## TASK DIRECTIONS:
Pick out every line below that contains the word "closest" and copy each one in full.

________________________

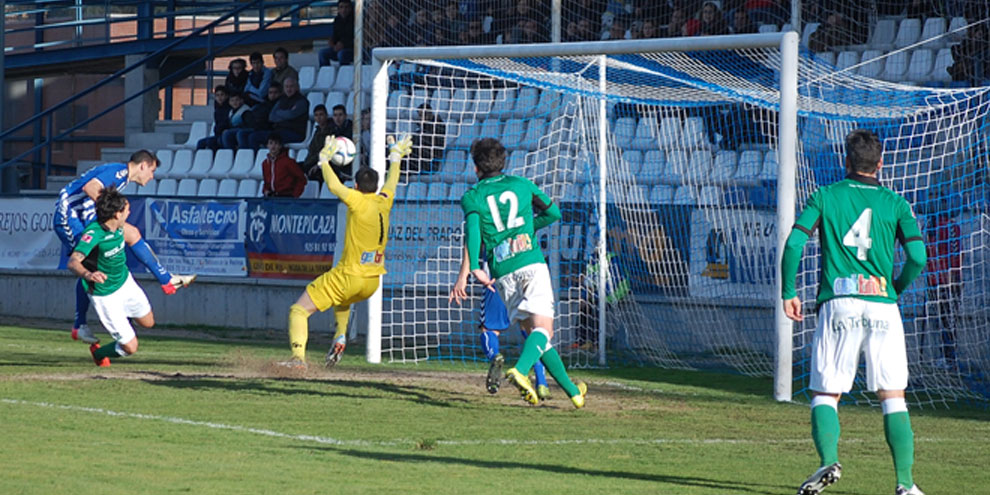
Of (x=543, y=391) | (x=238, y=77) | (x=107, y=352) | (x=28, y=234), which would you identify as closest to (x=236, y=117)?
(x=238, y=77)

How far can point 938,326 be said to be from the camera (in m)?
13.3

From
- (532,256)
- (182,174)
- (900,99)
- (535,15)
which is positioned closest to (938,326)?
(900,99)

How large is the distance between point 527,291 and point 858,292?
3354 millimetres

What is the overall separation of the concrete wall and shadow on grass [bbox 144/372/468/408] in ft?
18.4

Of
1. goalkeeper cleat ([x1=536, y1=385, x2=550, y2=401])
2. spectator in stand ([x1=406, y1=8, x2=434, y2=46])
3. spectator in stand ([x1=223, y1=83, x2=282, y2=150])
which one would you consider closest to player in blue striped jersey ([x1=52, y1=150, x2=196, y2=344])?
goalkeeper cleat ([x1=536, y1=385, x2=550, y2=401])

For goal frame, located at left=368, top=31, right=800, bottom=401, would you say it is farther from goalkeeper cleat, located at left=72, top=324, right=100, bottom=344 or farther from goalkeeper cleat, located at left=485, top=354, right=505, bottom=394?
goalkeeper cleat, located at left=72, top=324, right=100, bottom=344

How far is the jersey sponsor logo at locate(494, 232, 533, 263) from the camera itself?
32.8 feet

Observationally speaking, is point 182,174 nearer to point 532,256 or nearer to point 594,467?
point 532,256

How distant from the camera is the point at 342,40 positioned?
23.4 metres

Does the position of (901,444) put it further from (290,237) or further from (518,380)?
(290,237)

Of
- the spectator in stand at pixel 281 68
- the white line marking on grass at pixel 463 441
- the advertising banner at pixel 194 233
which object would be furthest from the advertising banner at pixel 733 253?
the spectator in stand at pixel 281 68

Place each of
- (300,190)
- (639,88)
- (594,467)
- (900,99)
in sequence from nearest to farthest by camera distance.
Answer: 1. (594,467)
2. (900,99)
3. (639,88)
4. (300,190)

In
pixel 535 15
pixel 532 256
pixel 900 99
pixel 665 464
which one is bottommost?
pixel 665 464

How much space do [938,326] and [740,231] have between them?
3.02 meters
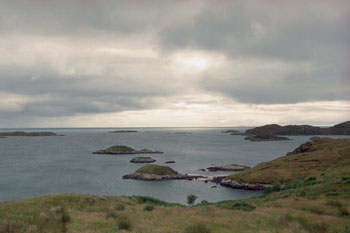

________________________

## SOLUTION TO THIS EXERCISE:
Of (x=543, y=391) | (x=238, y=77) | (x=107, y=352) | (x=28, y=234), which would you identify as closest to (x=236, y=117)?
which is positioned closest to (938,326)?
which one would you consider closest to player in blue striped jersey ([x1=52, y1=150, x2=196, y2=344])?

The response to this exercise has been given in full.